**SET EXERCISE 1:**
According to the announcement below, in which locale is the Alexa Conversations feature available?

**PAGE:**

□ □ □

Introducing Alexa Conversations (beta), a New AI-Driven Approach to Providing Conversational Experiences That Feel More Natural

Drew Meyer Jul 22, 2020
News Voice User Interface

Alexa Conversations (beta) is now available to help you create more natural-feeling Alexa skills with fewer lines of code. Alexa Conversations is a new AI-driven approach to dialog management that enables you to create skills that customers can interact with in a natural, less constrained way - using the phrases they prefer, in the order they prefer – while freeing you to focus on the highest value parts of your experience. The Alexa Conversations feature is available in the en_US locale. Visit the Alexa Developer console to start building with Alexa Conversations. Then enter the Alexa Skills Challenge: Alexa Conversations contest to compete for $100,000 in cash prizes.

□ □ □

**Spatial question entries:**
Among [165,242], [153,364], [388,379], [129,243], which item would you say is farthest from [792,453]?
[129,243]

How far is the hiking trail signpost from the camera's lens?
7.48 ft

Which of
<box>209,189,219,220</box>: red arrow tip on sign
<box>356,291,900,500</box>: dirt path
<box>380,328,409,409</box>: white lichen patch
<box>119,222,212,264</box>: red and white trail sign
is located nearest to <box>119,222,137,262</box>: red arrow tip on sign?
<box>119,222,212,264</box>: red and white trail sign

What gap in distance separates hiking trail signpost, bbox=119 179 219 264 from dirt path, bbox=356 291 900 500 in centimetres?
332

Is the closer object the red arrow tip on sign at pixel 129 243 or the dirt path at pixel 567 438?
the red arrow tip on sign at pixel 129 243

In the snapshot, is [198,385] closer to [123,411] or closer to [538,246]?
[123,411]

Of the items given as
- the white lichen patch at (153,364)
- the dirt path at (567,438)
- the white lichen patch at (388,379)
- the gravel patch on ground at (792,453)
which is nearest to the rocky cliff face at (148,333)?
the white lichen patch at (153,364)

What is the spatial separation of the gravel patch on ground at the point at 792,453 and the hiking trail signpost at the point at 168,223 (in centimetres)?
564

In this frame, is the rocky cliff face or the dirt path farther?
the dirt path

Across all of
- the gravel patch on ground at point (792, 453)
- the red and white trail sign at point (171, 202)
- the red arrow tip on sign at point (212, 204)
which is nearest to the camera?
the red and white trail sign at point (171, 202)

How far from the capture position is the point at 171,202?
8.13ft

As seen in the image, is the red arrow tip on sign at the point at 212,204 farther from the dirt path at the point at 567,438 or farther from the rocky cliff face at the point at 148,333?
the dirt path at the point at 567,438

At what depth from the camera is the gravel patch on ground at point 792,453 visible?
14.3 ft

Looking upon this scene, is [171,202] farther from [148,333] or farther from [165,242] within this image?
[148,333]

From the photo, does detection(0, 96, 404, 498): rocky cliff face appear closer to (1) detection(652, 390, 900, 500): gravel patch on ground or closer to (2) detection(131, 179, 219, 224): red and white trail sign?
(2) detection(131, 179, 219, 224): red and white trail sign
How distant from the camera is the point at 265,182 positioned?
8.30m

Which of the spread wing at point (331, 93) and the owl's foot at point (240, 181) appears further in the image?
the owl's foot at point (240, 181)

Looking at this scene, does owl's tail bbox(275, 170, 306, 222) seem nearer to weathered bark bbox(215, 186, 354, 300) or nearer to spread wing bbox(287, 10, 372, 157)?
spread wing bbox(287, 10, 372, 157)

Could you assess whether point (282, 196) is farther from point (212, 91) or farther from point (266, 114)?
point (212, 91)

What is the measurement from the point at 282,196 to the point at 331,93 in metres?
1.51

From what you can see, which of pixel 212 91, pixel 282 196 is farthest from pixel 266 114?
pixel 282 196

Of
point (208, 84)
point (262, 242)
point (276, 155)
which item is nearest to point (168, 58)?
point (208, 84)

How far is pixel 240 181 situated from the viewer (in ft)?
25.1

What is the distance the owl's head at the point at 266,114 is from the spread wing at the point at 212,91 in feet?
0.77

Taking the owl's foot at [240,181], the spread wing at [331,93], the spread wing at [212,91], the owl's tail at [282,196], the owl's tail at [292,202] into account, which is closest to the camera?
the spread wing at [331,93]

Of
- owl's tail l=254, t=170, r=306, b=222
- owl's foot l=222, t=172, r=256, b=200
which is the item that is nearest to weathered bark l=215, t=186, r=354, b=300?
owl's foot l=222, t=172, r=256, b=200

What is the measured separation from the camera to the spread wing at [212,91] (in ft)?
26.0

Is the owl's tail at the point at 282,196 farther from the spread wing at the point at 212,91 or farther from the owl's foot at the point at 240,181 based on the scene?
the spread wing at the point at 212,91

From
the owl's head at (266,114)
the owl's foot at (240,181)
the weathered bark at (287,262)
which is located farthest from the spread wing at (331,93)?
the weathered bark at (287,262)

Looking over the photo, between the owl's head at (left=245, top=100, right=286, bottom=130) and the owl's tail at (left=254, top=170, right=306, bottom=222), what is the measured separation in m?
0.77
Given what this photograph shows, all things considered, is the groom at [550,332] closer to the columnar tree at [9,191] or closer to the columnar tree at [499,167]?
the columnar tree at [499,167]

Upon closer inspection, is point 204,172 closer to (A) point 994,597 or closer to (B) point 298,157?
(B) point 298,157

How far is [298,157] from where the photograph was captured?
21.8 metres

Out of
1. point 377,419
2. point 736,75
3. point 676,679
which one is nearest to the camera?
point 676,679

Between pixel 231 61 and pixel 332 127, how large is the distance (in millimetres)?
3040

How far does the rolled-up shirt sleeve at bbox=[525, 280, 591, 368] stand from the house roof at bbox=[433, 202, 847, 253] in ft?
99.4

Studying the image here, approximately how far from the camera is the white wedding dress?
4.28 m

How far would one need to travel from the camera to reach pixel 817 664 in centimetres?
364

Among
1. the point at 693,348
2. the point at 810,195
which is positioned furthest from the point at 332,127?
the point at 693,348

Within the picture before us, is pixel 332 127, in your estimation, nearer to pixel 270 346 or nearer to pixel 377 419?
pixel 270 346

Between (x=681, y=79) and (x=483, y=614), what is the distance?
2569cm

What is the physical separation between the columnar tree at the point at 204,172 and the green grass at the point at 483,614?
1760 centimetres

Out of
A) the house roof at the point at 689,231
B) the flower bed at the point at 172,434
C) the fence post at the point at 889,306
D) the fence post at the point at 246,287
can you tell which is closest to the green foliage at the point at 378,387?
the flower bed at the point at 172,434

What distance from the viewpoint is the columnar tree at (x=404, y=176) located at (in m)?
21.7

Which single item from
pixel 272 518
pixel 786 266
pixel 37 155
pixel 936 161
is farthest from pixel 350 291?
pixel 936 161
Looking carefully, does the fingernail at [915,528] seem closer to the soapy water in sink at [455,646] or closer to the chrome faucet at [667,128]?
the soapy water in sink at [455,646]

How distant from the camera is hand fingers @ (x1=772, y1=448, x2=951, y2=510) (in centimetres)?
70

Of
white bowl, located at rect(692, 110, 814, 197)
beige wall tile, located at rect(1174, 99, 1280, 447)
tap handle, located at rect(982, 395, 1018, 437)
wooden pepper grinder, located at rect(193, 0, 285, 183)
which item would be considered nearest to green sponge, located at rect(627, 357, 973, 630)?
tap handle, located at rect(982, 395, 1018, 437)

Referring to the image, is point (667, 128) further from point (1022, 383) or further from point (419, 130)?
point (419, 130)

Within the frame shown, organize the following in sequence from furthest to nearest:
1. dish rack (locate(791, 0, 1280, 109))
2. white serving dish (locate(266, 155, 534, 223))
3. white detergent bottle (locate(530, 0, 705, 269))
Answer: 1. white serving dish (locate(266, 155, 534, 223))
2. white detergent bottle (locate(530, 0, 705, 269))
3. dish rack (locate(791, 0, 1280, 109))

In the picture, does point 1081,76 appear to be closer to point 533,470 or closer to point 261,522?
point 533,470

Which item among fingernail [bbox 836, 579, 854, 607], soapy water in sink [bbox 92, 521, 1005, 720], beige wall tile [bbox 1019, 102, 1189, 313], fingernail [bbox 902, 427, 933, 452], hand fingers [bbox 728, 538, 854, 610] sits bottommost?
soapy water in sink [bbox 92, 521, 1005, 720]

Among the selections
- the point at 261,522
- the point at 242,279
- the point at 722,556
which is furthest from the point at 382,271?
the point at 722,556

□ □ □

**SET EXERCISE 2:**
List every line in the listing that contains the word "considered".

**WRITTEN RESPONSE 1:**
The en_US locale.

**WRITTEN RESPONSE 2:**
Given what this photograph shows, all things considered, is the groom at [550,332] closer to the columnar tree at [9,191] or closer to the columnar tree at [499,167]?
which item would be considered nearest to green sponge, located at rect(627, 357, 973, 630)?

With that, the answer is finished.